Dare you to ask for feedback on how your kids see you as a parent. You might learn something valuable that could change the family dynamic.

“Let go…and let God”,


Hope you will join Nina Roesner as she provides insight on marriage and Leah Heffner as she blogs to wives with little people as we go through The Respect Dare together.

Dare 5 – The Respect Dare – Is My Mouth in Check?

Karissa went into the guest bedroom, tears welling up within her. “Why did I even come? I love her, but I hate being around her!” she thought to herself. “Why is it that I can graduate from college with honors, go to work every day and get accolades for a job well done, be up for a promotion at the age of 24, and then come home and feel like I can’t do anything right? I’ve been here less than 15 minutes!” Dread for the coming week welled up within her. “I wish I had just stayed home.”

While Karissa was in the bedroom unpacking, her mom was busy in the kitchen in the kitchen fixing lunch. “A whole week with Karissa to myself!” she felt as light as a feather. “I get her all to myself.”

Karissa pulled herself together hoping her mom wouldn’t notice the tears. “Brace yourself!” she warned. “Just let her words go in one ear and out the other.
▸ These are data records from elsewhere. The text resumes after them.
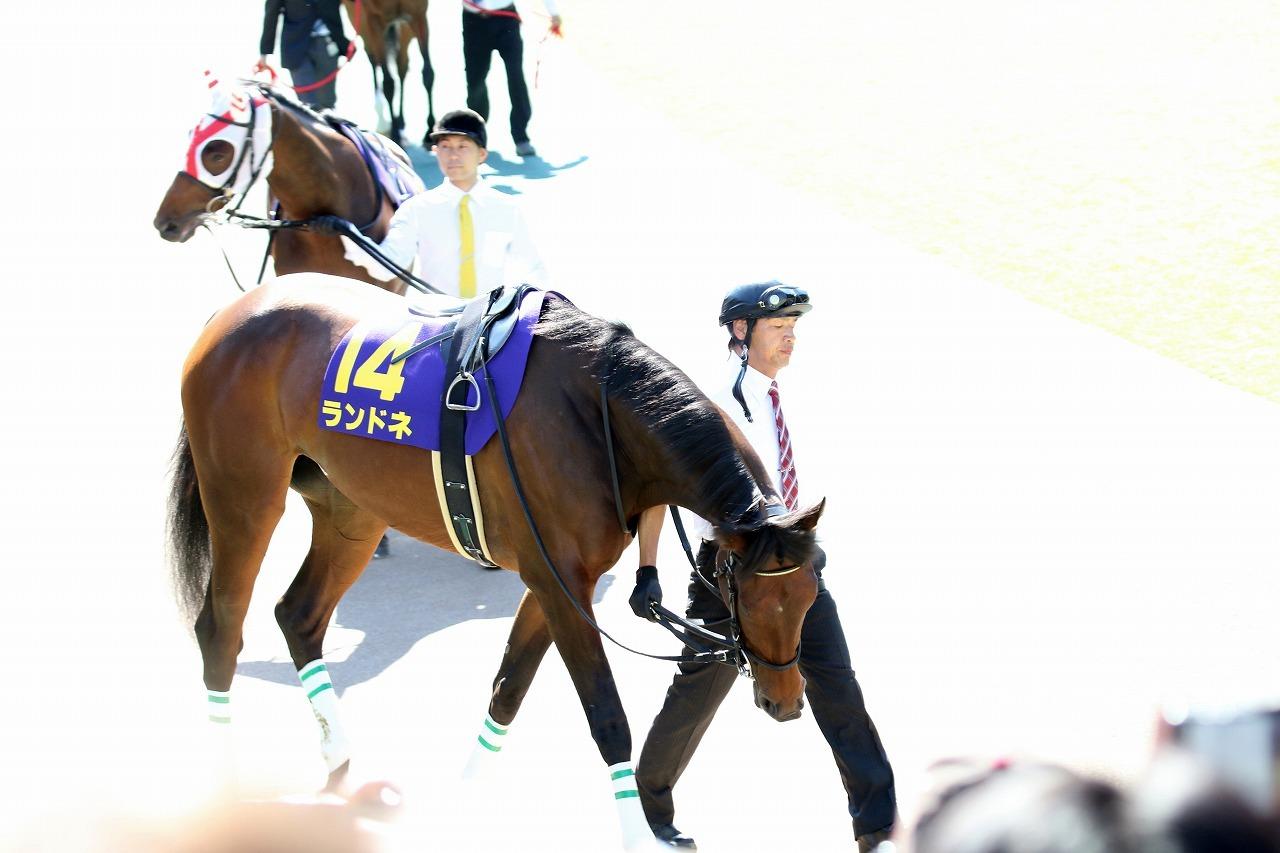 【愛知杯(G3)展望】古馬となっての飛躍を目指すノームコア始動!強い4歳世代は牝馬戦線でも中心になれるのか?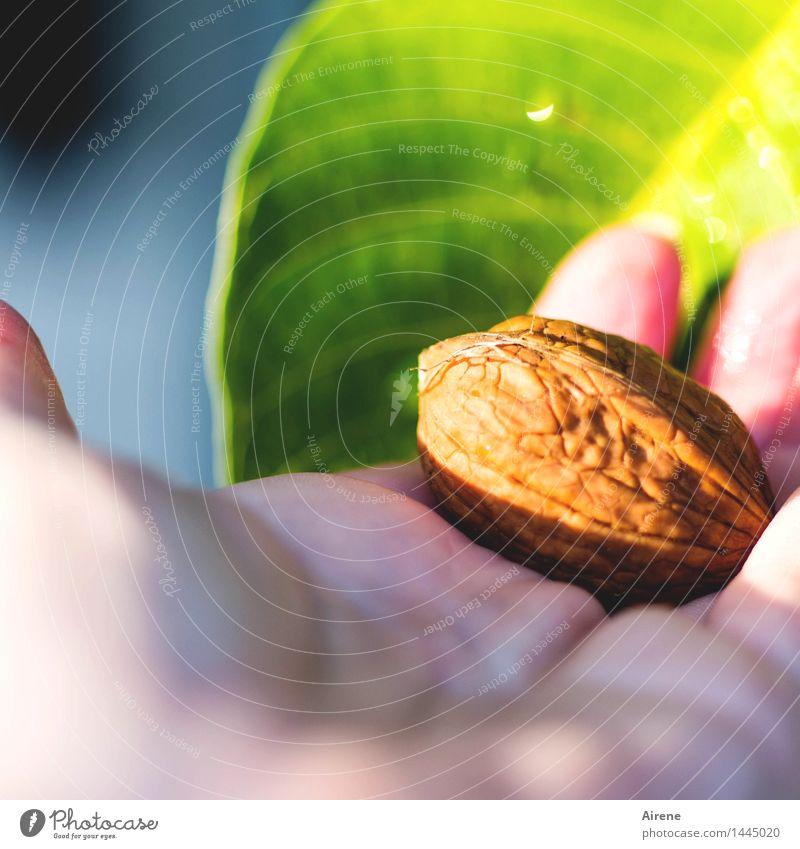 nicht auf den Kopf gefallen Lebensmittel Frucht Walnuss Nuss Hand Pflanze Baum Blatt Echter Walnussbaum hell blau braun mehrfarbig grün knackig hart fest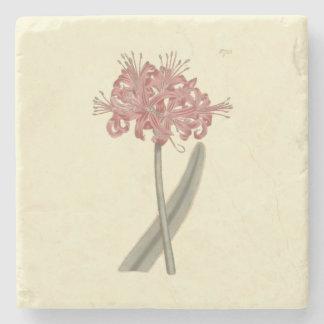 Glaucous Leaved Amaryllis Botanical Illustration Stone Coaster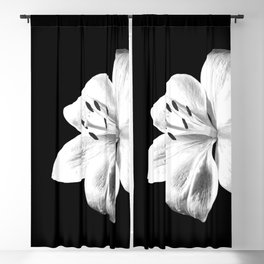 White Lily Black Background Blackout Curtain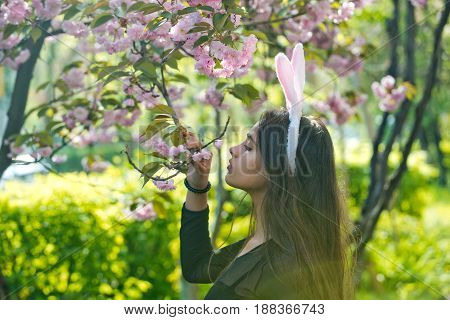 Cute girl or pretty woman with rosy bunny ears and long brunette hair smelling blossoming sakura flowers from tree in spring park on sunny day on blurred floral environment. Easter. Springtime
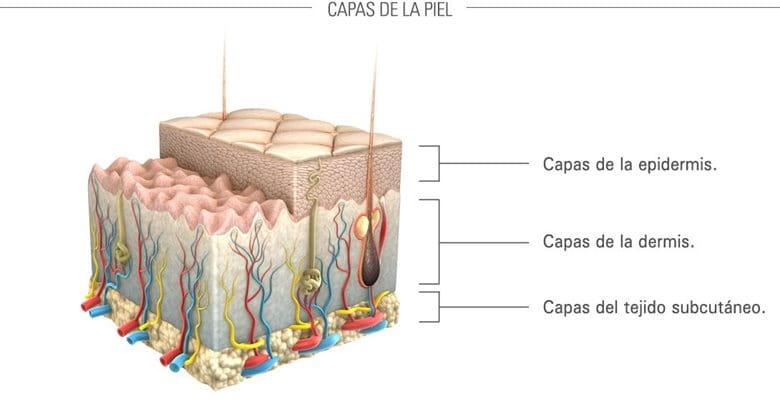 Presentación gráfica de la piel y sus capas.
Nothing she says can hurt me.”

As Karissa entered the kitchen her mother grabbed her and hugged her. “I’m so glad you are here! Sit, let’s eat! You need to put some meat on those bones, dear. You’ve lost too much weight!”

“Just busy I guess.”

“You’ve got your hair different. I like it, but you know I really like it shorter. You should cut about an inch off so way people will see your face better.”

“I like it this way, Mom. I get a lot of compliments on it.”

“So, Karissa, are you dating anyone yet? I know you want children someday.”

“No, Mom. No future husband in the wings. I’m sure he’ll show up when he is supposed to and I think I’ve got a few years left on my biological clock for children.”

“What about that guy, Dan, you were dating. I really liked him. You should see if he still has any interest.”

“He’s married now, Mom.”

“I knew you shouldn’t have let him get away.”

And on and on the conversation droned.

By bedtime, Karissa was ready for seclusion from her mother’s words. “Lord, I know Mom doesn’t say things with a malicious intent. It is as if she doesn’t even think about the way her words affect other people. Help me to not be so sensitive. Help me to just enjoy her.”

By day three, Karissa was having a tough time keeping it together. All she could think of was the end of the week and getting away from all the criticism and negative input from her Mother. She decided she had nothing to lose. In actuality, there wasn’t even a relationship from her perspective…so there really was nothing to lose.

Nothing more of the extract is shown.